- IATA: none; ICAO: SSRG; LID: SP0030;

Summary
- Airport type: Public
- Operator: DAESP (?–2021); Rede Voa (2021–present);
- Serves: Registro
- Time zone: BRT (UTC−03:00)
- Elevation AMSL: 25 m / 82 ft
- Coordinates: 24°31′54″S 047°50′25″W﻿ / ﻿24.53167°S 47.84028°W
- Website: www.voa-sp.com.br/aeroporto/aeroporto-estadual-alberto-bertelli/

Map
- SSRG Location in Brazil SSRG SSRG (Brazil)

Runways
| Direction | Length |  | Surface |
| m | ft |
| 11/29 | 1,500 | 4,921 | Asphalt |
- Sources: Airport Website, ANAC, DECEA

= Registro Airport =

Alberto Bertelli State Airport is the airport serving Registro, Brazil.
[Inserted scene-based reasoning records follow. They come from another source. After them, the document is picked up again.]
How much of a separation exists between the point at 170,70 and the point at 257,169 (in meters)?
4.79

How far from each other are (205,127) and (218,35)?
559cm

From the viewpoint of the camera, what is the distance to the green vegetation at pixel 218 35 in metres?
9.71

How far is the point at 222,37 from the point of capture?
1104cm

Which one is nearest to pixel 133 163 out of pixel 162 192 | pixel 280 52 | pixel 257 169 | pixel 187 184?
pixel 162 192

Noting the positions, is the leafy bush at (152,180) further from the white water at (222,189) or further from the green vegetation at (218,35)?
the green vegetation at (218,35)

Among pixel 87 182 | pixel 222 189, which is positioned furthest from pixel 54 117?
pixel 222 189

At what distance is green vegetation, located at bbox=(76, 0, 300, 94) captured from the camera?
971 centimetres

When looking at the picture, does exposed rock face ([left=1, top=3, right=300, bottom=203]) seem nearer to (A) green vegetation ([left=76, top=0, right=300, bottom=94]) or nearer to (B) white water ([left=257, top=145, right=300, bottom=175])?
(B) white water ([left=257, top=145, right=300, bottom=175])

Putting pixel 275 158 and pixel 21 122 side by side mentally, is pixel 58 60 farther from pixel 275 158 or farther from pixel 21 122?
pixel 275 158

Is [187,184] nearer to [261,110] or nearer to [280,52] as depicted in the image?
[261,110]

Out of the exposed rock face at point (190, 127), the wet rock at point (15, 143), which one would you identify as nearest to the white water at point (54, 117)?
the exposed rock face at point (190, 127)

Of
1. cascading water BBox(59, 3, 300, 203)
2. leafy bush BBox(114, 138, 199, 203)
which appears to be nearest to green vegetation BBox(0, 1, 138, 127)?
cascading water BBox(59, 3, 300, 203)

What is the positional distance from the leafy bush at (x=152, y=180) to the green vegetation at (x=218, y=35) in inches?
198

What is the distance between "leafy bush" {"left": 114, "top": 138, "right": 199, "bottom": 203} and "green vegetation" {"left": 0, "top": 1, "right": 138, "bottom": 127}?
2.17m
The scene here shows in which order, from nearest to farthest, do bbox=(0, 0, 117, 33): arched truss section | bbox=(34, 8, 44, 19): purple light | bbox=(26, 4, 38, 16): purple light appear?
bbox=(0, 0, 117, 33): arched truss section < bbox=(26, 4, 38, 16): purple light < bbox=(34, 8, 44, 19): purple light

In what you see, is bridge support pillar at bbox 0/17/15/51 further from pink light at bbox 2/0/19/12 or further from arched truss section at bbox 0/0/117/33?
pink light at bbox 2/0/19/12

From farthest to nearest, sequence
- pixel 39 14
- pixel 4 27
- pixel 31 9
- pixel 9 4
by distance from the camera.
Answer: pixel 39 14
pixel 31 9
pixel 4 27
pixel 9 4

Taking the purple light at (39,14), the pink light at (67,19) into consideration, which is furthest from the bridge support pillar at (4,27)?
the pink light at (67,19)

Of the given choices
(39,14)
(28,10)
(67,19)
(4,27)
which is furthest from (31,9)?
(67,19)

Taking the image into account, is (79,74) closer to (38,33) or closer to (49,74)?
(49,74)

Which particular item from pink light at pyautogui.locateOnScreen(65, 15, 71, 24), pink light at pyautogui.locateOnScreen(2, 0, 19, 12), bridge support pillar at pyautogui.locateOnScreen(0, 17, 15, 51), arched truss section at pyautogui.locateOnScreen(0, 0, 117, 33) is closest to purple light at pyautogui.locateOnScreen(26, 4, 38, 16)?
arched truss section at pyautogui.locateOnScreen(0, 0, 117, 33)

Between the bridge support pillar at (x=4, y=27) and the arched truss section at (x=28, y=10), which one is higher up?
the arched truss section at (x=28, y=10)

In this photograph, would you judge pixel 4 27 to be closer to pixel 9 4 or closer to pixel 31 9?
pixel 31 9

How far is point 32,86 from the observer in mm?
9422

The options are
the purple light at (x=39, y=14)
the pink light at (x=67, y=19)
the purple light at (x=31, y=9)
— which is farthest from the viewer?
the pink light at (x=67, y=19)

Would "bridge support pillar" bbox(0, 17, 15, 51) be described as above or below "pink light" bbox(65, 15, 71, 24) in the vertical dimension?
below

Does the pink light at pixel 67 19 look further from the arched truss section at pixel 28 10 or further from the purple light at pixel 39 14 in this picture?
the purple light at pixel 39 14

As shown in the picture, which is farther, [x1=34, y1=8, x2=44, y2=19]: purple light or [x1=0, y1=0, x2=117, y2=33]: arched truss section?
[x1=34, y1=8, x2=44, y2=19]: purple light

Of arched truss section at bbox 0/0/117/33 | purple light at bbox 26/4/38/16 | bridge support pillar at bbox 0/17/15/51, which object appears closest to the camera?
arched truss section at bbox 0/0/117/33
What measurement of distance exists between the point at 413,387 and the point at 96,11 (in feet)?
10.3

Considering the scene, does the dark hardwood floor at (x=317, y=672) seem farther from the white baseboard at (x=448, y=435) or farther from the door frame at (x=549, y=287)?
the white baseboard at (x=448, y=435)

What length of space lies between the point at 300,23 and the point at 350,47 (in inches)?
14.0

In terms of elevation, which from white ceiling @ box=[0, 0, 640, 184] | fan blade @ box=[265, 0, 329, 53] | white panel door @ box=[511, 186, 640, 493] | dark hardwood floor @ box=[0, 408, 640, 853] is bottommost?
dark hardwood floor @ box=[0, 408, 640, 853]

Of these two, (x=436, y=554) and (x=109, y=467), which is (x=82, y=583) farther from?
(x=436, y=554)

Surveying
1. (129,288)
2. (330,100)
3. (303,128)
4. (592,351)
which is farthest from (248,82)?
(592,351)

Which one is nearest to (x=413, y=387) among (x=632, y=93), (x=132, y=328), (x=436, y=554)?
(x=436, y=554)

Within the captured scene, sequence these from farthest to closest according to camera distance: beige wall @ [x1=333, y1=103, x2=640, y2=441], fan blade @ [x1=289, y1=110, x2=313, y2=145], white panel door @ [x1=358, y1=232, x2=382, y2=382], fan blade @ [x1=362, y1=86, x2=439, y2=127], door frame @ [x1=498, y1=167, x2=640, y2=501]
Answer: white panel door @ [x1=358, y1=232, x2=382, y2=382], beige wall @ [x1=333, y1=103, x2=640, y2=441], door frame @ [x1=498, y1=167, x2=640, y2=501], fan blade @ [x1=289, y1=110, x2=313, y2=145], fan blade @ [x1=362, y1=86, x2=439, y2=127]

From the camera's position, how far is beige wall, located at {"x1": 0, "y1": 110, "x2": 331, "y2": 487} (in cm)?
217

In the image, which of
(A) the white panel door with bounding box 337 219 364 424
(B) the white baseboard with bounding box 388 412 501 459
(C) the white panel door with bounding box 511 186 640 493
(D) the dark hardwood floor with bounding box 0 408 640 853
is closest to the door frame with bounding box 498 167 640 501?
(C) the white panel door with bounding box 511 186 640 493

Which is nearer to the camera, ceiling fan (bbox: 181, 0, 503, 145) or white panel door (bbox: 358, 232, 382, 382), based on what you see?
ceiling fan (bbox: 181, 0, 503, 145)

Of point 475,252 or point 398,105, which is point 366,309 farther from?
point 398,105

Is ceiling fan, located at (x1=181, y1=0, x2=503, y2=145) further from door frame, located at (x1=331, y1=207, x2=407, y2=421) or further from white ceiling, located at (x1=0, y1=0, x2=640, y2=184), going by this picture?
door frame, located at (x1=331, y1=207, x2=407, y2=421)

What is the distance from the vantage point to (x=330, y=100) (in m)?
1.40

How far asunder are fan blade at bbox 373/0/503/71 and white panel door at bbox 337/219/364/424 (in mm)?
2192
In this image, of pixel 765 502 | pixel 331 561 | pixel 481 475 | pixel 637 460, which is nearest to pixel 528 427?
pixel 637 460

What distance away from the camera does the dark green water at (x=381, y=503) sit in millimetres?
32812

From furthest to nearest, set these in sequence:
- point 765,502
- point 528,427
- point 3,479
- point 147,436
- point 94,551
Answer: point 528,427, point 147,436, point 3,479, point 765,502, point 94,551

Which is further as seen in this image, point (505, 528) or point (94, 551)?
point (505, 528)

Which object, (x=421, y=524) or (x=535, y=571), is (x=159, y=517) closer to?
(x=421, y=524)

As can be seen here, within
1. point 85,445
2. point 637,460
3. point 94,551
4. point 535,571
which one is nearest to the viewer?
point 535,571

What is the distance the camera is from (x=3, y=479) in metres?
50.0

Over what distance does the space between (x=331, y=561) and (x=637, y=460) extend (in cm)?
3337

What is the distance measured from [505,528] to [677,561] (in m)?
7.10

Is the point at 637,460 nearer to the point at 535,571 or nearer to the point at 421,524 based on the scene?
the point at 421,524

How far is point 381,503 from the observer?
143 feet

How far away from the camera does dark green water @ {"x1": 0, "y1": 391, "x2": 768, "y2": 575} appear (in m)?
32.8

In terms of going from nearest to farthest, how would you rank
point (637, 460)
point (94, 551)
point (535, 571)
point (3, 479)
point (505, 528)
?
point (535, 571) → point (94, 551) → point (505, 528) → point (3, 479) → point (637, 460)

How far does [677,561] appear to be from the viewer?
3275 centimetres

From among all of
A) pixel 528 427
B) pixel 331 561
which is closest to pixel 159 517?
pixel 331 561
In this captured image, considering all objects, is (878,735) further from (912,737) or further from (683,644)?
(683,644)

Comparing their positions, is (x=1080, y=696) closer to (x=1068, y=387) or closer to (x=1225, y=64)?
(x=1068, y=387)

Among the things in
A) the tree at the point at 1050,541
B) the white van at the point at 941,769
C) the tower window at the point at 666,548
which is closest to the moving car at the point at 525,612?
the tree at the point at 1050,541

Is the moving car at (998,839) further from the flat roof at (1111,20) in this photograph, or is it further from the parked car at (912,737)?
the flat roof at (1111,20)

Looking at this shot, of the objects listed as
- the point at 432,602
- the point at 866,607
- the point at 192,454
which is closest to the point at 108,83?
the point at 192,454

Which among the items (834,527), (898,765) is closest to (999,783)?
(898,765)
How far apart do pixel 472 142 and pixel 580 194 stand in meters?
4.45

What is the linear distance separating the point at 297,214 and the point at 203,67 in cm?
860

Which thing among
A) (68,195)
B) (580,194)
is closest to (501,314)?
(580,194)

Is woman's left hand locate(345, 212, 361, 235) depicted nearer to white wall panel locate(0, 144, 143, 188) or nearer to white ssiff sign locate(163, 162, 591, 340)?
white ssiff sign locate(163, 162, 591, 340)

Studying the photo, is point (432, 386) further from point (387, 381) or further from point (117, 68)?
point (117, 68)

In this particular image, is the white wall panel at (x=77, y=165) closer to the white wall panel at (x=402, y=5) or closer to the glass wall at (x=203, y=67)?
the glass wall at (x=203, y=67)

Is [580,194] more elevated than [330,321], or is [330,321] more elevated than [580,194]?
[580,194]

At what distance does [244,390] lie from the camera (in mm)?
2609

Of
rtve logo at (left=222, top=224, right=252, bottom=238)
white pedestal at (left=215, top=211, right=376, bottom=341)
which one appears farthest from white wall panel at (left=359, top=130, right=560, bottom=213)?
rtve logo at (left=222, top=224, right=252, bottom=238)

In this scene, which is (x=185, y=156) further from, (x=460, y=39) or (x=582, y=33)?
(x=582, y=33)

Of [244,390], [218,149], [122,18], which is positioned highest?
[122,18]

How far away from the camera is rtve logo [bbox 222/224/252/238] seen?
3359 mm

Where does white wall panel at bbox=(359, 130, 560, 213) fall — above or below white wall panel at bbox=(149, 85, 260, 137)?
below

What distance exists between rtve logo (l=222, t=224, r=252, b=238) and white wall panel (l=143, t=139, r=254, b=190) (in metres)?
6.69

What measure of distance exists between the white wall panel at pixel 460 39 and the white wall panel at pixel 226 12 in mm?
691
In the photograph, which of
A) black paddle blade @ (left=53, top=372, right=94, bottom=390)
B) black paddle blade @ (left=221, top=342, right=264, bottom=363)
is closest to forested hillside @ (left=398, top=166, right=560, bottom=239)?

It is operated by Rede Voa.

==History==
On July 15, 2021 the concession of the airport was auctioned to Rede Voa, under the name Consórcio Voa NW e Voa SE. The airport was previously operated by DAESP.

==Airlines and destinations==

No scheduled flights operate at this airport.

==Access==
The airport is located 6 km from downtown Registro.